(Pictures with short captions)
------------------------------------------------

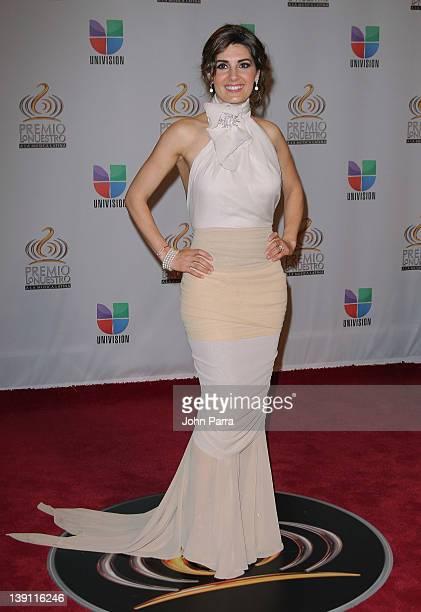 Mayrin Villanueva arrives at the Premio Lo Nuestro a La Musica Latina at American Airlines Arena on February 16 2012 in Miami Florida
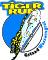 Logo ski resort Wasserngrat (Gstaad)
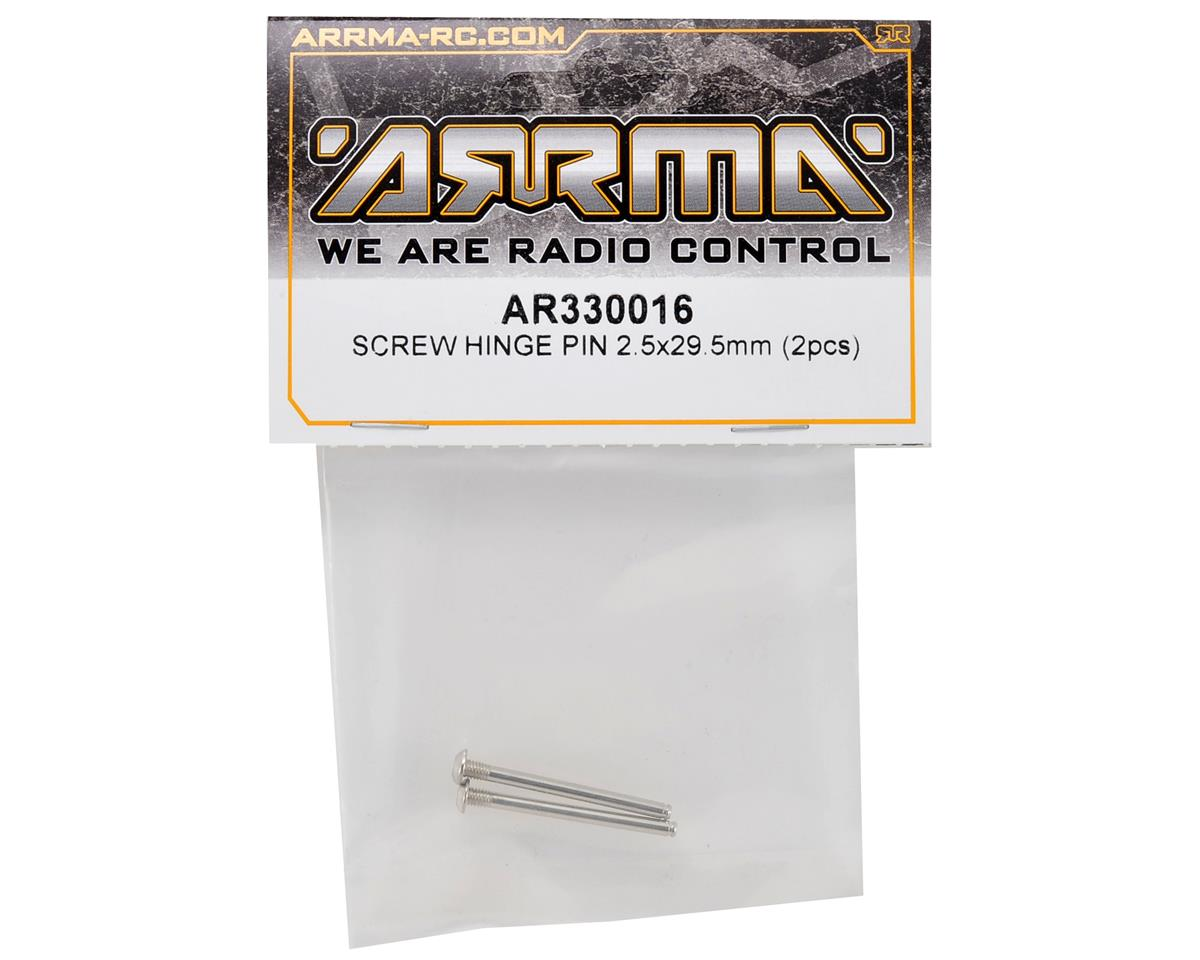 Arrma 2.5x29.5mm Screw Hinge Pin Set (2)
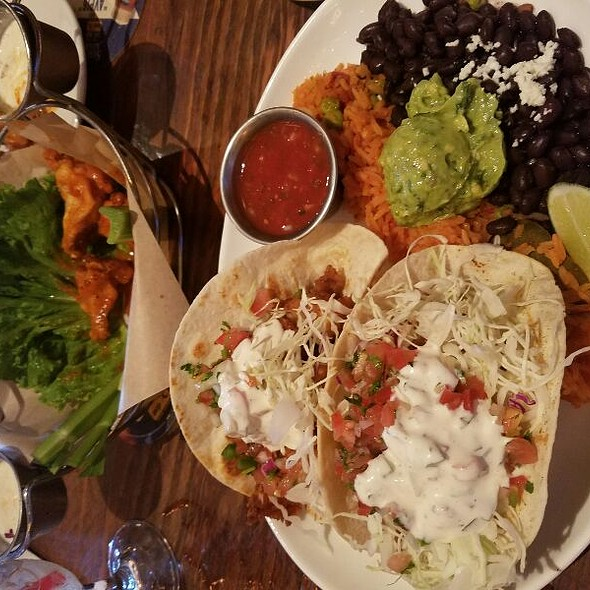 Baja Fish Tacos @ Brewco Manhattan Beach
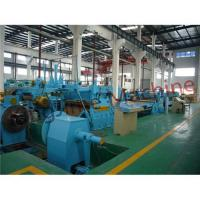 High speed cut to length line for 0.5-3mm thick Manufactures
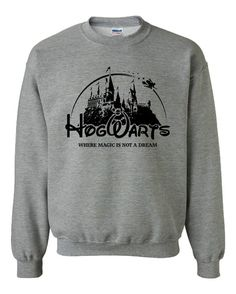 Hogwarts School Campus Funny Harry Potter Geek Fan by trendingwear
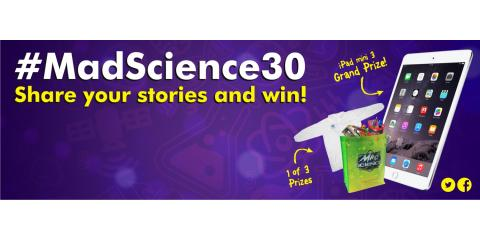 Last Day to Enter the Mad Science 30 Year Contest, San Fernando Valley, California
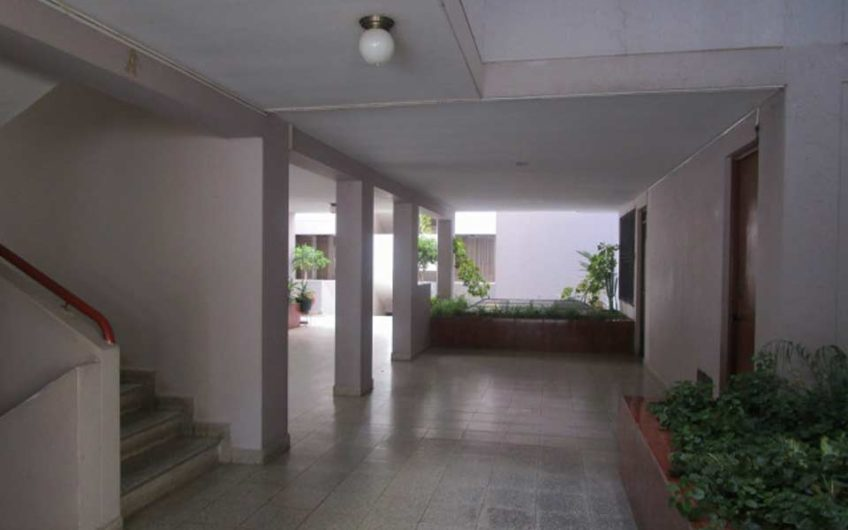 entrada edificio departamento en venta Bello Horizonte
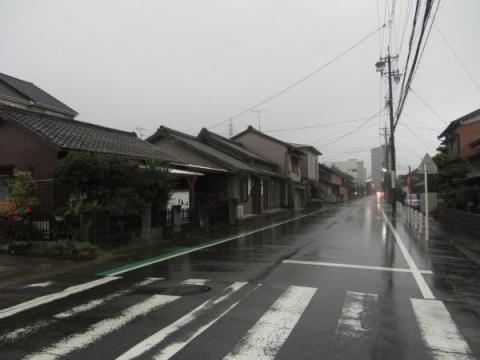 旧東海道 豊明市新栄町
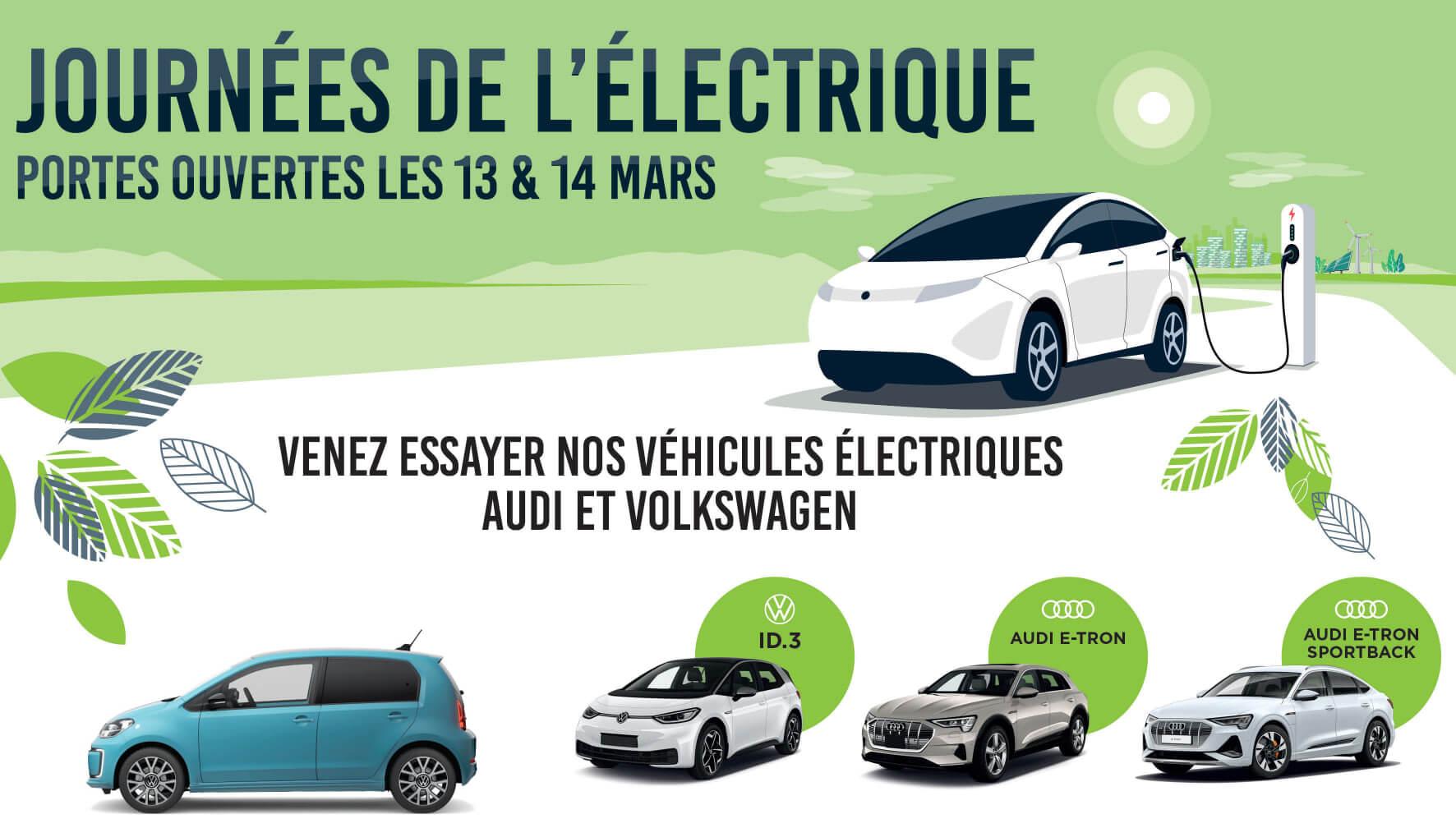 Portes Ouvertes Volkswagen - Les Journées de l'Electrique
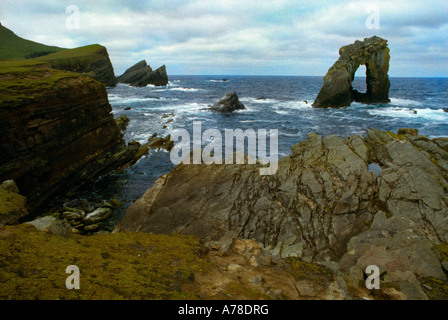 Foula Shetlands Schottland Stacks North End und naturale - Stockfoto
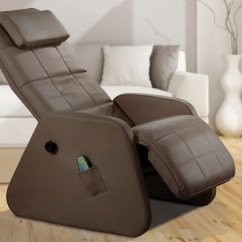 Best Zero Gravity Massage Chair Slipcovers Near Me A Proper Guide You Need To Know Health Care Geek Https Www Shifu Com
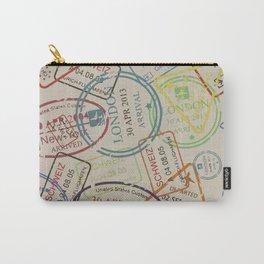 World Traveler Passport Stamp Vintage Design Carry-All Pouch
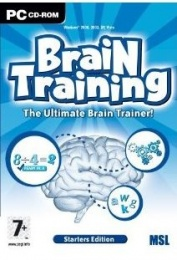 PC Brain training starter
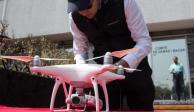 Arabia Saudita reporta ataque con drones a estaciones de bombeo de crudo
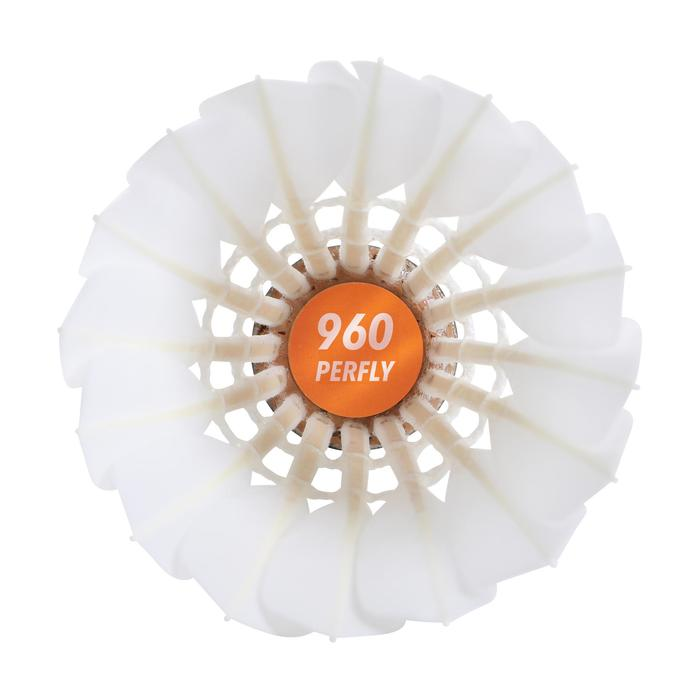 Volant plume De Badminton FSC 960 X 12 Vitesse 78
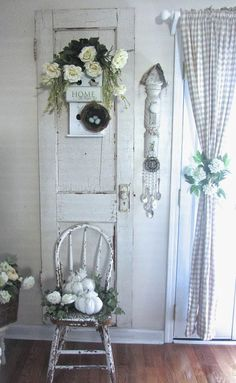 Chippy Bentwood Chair/Old Door/Chimes made from old silverware Junk Chic Cottage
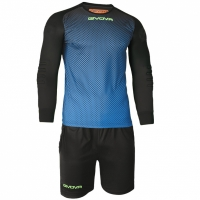 Set echipament portar Givova Manchester Portiere albastru and negru barbati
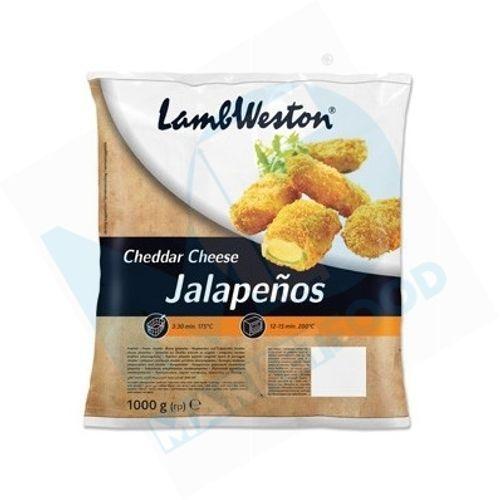 Cheddar Jalapenos 1kg - null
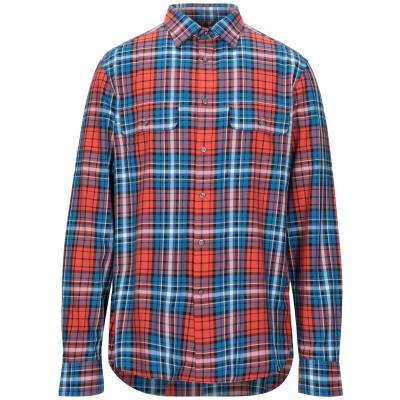 カルバン クライン CALVIN KLEIN シャツ アジュールブルー S コットン 100% シャツ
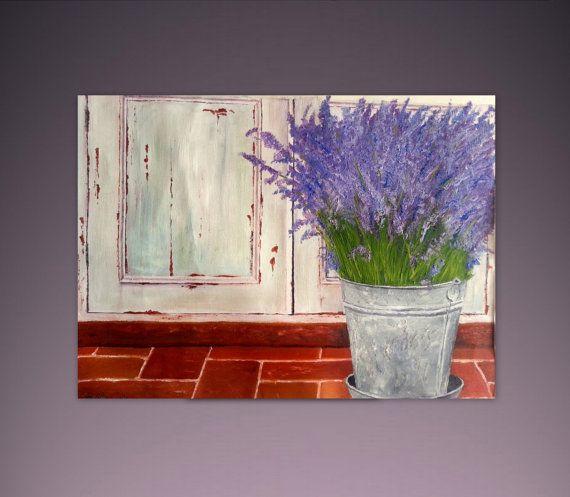 Original Oil Painting 28 x 20 Lavender Old por ArtonlineGallery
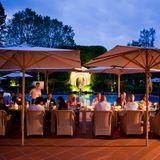 Hotel Giadino in Ascona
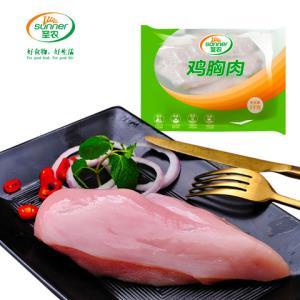 圣农去皮鸡胸肉新鲜冷冻鸡胸批发健身代餐食材单冻大胸共5袋5000g149元(需用券)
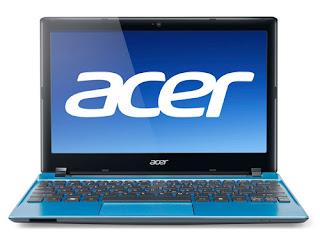 Acer Aspire One - AO725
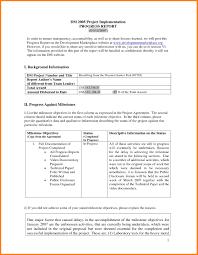 Janitor Sample Resume Janitorial Resume Simple Custodian Resume Sample Janitorial Skills 2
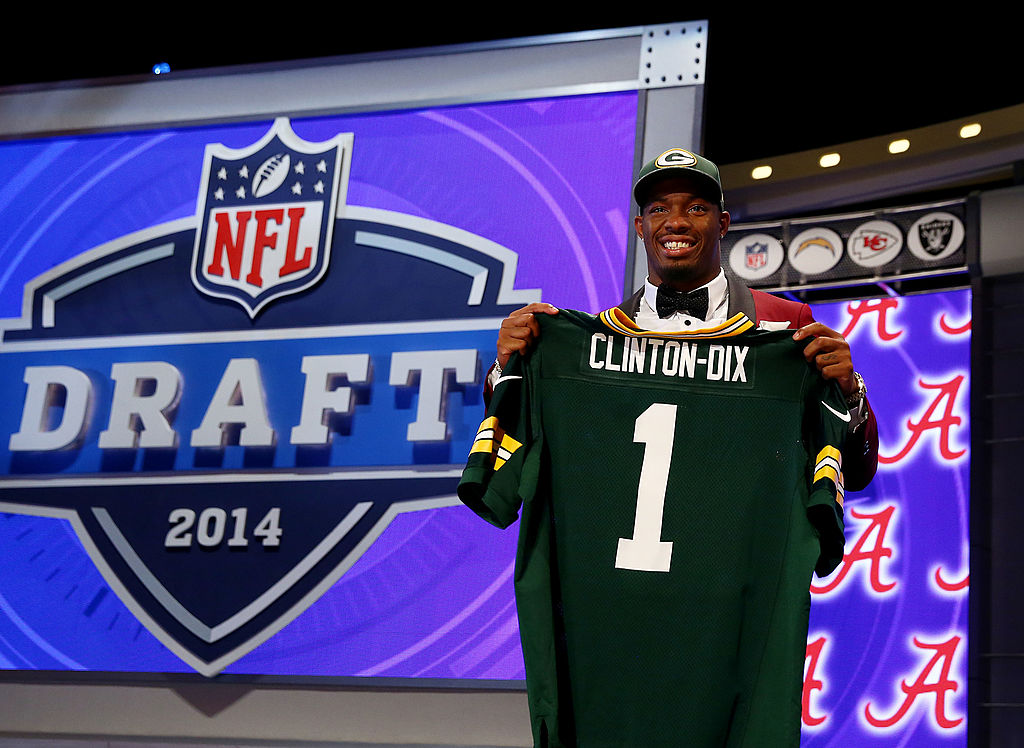 Ha Ha Clinton-Dix of the Alabama Crimson Tide selected #21 overall by the Green Bay Packers in the 2014 NFL Draft. (Photo by Elsa/Getty Images)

------------------------------------------------

* What you should do
Exactly as written above, retype the lines starting at the one holding "Last Day to" and ending at the one holding "Portes Ouvertes Volkswagen", both included, but not the pictures.

* Response to the task
 Last Day to Enter the Mad Science 30 Year Contest, San Fernando Valley, California
 entrada edificio departamento en venta Bello Horizonte
 旧東海道 豊明市新栄町
 Portes Ouvertes Volkswagen - Les Journées de l'Electrique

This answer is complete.